If you do fall prey to a scam of this nature, then your Crime insurance policy should kick in. Cyber insurance might also play a part if business email compromise (BEC) or some other form of tech-attack featured in the scam. For professionals whose clients are impacted by financial loss, it may fall to your Professional Indemnity Policy.
More worryingly perhaps, as new ‘failure to prevent’ duties are introduced through local legislative frameworks, it’s likely to place such matters firmly within your Directors’ and Officers’ cover with the potential for criminal charges.
To give both you and your stakeholders confidence that adequate defences against fraud are in place, controls to prevent criminal attack need to be structured and evidenced. They can be risk-based and proportionate, but if challenged, could you demonstrate that is the case for your business?
Our ‘Six Steps to Safety’ will help you address that question. In a new world order where stakeholders and society demand that businesses operate under ESG rules, tolerance for fraud is low. Reassuringly however, focussed attention can have a real and rapid impact.
• Thorough risk assessment covering all types of crime risk including legal and regulatory obligations. Fraud features here, but it should also address money laundering, bribery and corruption, sanctions, tax evasion, and financial misconduct.
• Assessments are tailored to each individual business, considering customers, sectors, services, operations and financial transactions, ensuring that any outsourced elements are covered.
• Positive messaging, clear communications, and a learning/no-blame culture.
• Written policies with management leads and identified structures for each risk area.
• Speak-up systems with independent contacts and whistleblowing channels.
• Pull and push of management information to maintain oversight and direction of controls, training and assurance.
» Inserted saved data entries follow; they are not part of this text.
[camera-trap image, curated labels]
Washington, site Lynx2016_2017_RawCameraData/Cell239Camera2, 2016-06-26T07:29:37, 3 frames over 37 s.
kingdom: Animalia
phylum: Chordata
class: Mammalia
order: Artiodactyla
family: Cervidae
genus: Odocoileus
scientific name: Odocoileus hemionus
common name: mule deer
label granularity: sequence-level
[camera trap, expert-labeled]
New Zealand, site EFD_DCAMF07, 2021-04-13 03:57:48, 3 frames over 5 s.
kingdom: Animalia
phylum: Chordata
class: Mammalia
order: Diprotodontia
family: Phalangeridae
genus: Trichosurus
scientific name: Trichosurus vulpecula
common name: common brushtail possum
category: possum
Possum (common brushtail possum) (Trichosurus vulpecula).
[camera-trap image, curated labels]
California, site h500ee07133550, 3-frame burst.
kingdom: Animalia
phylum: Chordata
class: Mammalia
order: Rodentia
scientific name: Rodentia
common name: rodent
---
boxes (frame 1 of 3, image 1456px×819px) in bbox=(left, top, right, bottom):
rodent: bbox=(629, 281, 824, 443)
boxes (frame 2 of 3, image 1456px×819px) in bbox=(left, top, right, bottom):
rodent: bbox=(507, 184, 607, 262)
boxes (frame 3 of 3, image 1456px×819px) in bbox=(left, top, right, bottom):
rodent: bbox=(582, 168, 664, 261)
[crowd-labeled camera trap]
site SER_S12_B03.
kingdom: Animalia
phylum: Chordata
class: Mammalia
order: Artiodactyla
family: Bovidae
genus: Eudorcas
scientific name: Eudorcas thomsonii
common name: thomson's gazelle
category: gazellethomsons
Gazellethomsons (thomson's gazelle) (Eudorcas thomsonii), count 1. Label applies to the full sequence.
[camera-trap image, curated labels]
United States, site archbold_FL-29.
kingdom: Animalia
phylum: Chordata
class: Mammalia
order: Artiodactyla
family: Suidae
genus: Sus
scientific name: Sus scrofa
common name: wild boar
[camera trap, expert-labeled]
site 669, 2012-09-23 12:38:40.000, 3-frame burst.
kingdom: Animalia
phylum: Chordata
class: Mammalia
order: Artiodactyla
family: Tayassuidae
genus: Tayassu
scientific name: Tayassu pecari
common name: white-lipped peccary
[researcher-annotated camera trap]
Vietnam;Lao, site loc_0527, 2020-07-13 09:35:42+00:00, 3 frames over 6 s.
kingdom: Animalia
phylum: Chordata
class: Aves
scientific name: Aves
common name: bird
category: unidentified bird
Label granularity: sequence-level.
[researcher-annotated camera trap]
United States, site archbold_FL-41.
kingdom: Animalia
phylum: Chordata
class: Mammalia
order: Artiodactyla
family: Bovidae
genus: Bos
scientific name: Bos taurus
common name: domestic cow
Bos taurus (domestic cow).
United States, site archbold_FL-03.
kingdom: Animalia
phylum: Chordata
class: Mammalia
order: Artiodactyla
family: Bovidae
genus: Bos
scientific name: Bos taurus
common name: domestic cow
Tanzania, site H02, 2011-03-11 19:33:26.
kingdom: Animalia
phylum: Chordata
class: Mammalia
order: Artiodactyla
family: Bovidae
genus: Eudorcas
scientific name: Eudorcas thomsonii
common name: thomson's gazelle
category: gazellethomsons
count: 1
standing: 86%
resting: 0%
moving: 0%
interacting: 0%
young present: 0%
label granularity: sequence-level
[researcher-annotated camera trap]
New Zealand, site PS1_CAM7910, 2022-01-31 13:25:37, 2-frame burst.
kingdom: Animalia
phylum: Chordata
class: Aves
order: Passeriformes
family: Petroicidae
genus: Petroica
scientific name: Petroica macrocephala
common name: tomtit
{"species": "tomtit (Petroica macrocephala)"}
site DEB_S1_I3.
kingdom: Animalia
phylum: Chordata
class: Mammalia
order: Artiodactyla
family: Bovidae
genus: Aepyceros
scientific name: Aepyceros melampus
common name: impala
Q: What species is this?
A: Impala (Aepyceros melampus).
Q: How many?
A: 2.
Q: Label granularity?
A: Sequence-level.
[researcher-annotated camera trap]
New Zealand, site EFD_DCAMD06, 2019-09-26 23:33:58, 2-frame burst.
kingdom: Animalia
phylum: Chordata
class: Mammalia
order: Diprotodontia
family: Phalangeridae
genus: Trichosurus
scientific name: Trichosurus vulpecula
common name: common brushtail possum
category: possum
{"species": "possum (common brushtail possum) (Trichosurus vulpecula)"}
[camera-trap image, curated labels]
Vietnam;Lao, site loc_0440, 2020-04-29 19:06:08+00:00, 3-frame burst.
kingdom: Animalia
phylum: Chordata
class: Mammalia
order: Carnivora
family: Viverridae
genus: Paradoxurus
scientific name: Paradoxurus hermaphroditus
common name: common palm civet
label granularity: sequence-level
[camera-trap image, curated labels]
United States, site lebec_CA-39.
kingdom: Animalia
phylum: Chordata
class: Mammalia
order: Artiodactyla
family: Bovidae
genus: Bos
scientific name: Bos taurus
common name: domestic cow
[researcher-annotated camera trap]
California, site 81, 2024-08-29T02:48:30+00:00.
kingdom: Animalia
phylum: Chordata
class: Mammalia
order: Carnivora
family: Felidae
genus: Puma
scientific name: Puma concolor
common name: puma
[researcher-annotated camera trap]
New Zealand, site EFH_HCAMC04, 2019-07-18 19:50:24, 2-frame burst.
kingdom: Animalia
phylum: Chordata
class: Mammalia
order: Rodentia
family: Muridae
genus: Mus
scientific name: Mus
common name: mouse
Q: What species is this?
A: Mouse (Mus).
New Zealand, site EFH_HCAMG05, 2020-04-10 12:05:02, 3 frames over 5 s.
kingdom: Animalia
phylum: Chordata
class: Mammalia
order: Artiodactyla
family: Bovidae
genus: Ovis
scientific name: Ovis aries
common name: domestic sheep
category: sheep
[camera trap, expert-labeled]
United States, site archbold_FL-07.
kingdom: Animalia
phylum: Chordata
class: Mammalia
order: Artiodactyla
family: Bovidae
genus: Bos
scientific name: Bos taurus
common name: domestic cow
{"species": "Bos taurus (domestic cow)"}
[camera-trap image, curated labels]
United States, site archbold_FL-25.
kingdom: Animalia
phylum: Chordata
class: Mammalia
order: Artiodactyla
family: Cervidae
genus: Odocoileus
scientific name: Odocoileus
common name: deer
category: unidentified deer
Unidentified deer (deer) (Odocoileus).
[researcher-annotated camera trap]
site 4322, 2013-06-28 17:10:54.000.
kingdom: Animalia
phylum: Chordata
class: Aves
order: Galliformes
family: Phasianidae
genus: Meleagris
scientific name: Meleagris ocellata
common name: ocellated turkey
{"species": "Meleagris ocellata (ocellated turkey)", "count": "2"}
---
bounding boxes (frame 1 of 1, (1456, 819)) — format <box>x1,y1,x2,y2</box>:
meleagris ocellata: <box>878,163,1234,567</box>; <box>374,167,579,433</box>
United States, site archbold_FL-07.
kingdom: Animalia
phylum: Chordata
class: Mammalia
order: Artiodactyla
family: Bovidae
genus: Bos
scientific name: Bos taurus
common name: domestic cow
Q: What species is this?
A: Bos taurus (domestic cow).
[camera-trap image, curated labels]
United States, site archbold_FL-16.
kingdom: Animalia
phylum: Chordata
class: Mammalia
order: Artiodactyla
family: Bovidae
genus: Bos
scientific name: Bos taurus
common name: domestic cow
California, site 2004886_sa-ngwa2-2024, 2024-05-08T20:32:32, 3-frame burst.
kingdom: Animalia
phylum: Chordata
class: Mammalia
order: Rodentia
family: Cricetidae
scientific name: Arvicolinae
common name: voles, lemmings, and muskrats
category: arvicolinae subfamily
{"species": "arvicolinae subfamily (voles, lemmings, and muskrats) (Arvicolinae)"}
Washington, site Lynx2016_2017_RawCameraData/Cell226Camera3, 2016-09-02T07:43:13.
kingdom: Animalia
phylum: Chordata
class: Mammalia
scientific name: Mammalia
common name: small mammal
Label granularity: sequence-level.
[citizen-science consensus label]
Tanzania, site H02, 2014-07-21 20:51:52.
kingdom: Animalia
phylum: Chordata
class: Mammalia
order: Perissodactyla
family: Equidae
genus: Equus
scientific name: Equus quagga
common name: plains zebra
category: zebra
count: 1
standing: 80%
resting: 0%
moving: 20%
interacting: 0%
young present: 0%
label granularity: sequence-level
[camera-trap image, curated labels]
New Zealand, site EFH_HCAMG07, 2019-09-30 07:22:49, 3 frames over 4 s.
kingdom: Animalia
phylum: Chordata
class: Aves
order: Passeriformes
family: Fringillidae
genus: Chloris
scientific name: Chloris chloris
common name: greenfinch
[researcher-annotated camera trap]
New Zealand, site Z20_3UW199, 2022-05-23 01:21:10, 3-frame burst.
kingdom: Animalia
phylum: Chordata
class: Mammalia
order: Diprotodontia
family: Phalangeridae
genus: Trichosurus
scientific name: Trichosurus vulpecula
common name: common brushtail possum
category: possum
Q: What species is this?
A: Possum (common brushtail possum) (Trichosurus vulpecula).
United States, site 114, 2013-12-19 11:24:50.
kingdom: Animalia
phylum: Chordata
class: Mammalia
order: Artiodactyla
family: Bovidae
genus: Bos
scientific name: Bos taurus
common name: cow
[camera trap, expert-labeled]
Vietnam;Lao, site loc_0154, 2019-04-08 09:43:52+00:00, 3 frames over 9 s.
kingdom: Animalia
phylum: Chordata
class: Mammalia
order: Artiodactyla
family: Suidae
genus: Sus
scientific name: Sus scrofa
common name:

• Regular review of controls reflecting changing business environment and obligations.
• Independent investigation of failure incidents and robust close-out loops for improvement actions (See UL1)
• Written procedures defining risk controls across the full scope of risk (See UL2)
• Layered controls to ensure no one individual can operate in isolation.
• Proportionality is key; controls for a £50k or £500k payment are different to one for £5k.
• Training on PFC for new joiners and returners; regular refresher training; and ad hoc sessions when an incident or something topical arises (using media channels to highlight risks)
• Use eLearning sparingly – our claims experience shows that it does register as effectively as group discussion.
• Educate your customers as they can be the weakest link in the payment chain. Consumers are more likely to use web-based email Apps without MFA, unsecure Wi-Fi, and poor cyber protection opening you up to unprotected email communications. Where transactions are higher risk, advise them what they can expect from you, and which security measures they should have in place (See UL3)
• Inline operational monitoring systems include appropriate fraud/crime prevention checks.
• Regular and risk-based in-house audits covering all crime prevention policies and processes.
• Independent audit or review to assess systems against best practice.